Task description: Copy out the records verbatim, from the line containing "What is the" up to and including the line containing "6325 centimetres".

---------- Extracted information ----------

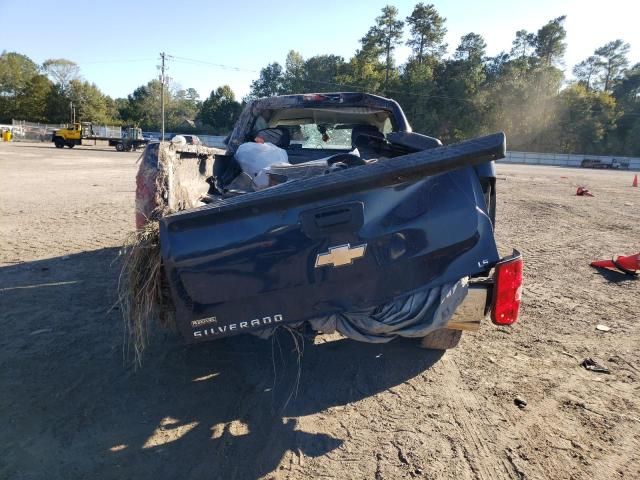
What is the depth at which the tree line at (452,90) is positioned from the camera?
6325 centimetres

----------
---------- Extracted information ----------

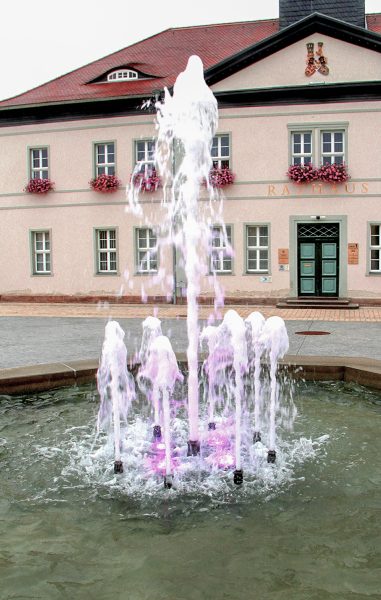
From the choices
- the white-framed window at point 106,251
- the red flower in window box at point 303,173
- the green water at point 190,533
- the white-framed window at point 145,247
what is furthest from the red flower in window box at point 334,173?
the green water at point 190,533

----------

Written solution:
What is the depth at which the tree line at (452,90) is positioned from the camera?
6325 centimetres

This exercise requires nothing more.